Please write out exactly the lines that begin at the line containing "family: Suidae" and run to the end of the records.

------ Given records

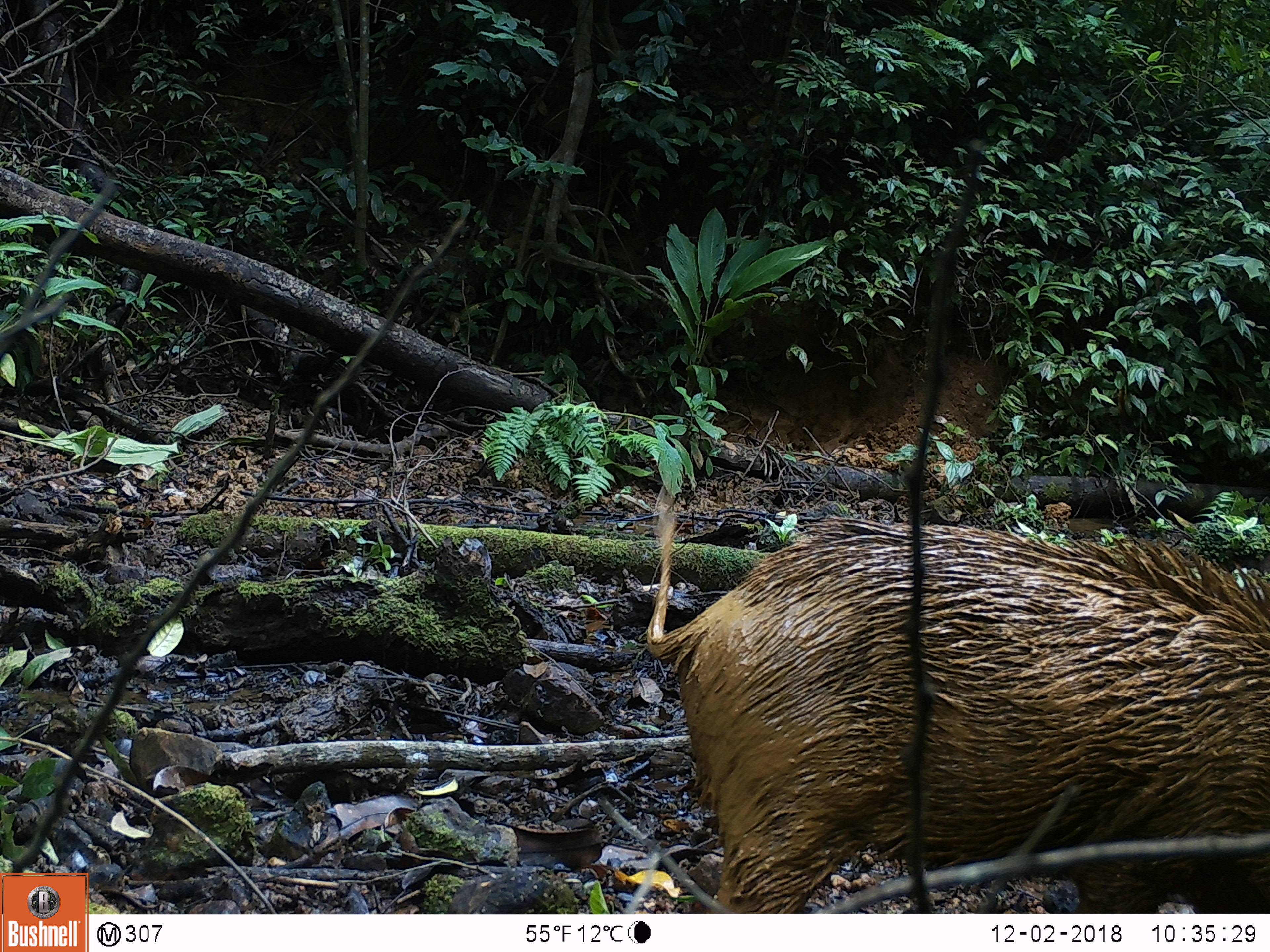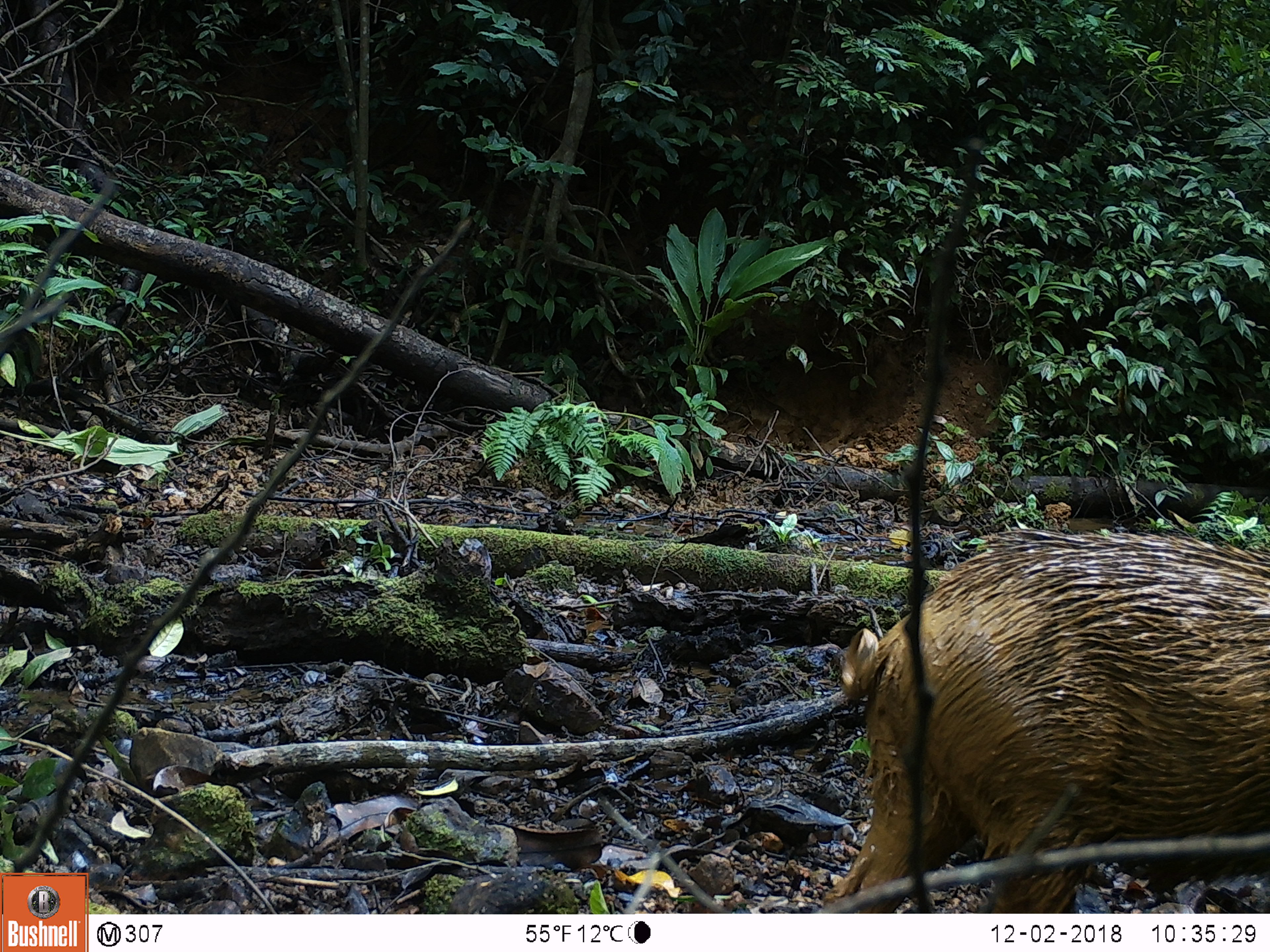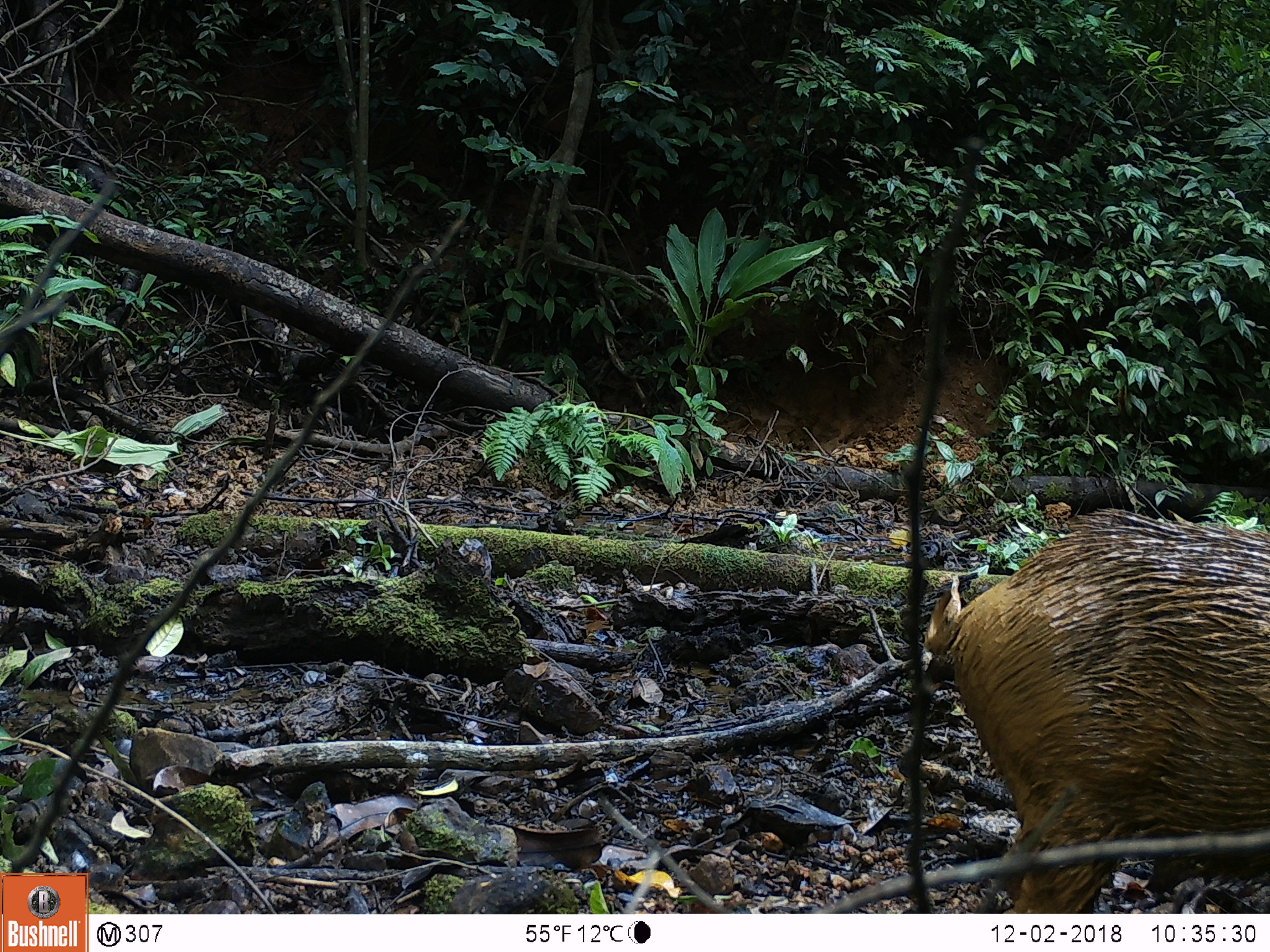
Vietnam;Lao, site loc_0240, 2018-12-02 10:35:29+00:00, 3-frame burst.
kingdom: Animalia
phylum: Chordata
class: Mammalia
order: Artiodactyla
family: Suidae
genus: Sus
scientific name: Sus scrofa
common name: eurasian wild pig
Eurasian wild pig (Sus scrofa). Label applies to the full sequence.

------------

▸ **Solution to this problem**
family: Suidae
genus: Sus
scientific name: Sus scrofa
common name: eurasian wild pig
Eurasian wild pig (Sus scrofa). Label applies to the full sequence.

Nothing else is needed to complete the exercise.